• _STORED ROWS_:
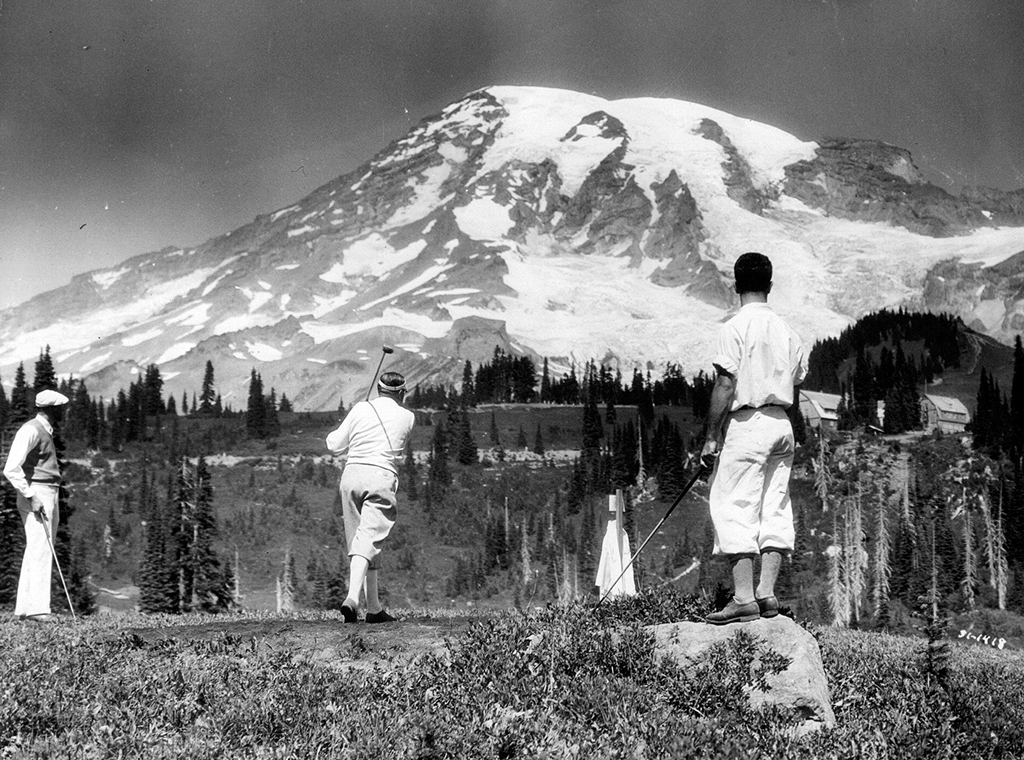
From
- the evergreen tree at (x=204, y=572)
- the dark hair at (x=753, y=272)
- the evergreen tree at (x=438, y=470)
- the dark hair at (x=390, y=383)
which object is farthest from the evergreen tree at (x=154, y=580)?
the dark hair at (x=753, y=272)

• _SET PROBLEM_:
Output the text of every entry above verbatim, line for line, and leave out the pictures.

• _EXPECTED ANSWER_:
From
- the evergreen tree at (x=204, y=572)
- the dark hair at (x=753, y=272)
- the evergreen tree at (x=438, y=470)
- the dark hair at (x=390, y=383)
which object is farthest from the evergreen tree at (x=154, y=580)?
the dark hair at (x=753, y=272)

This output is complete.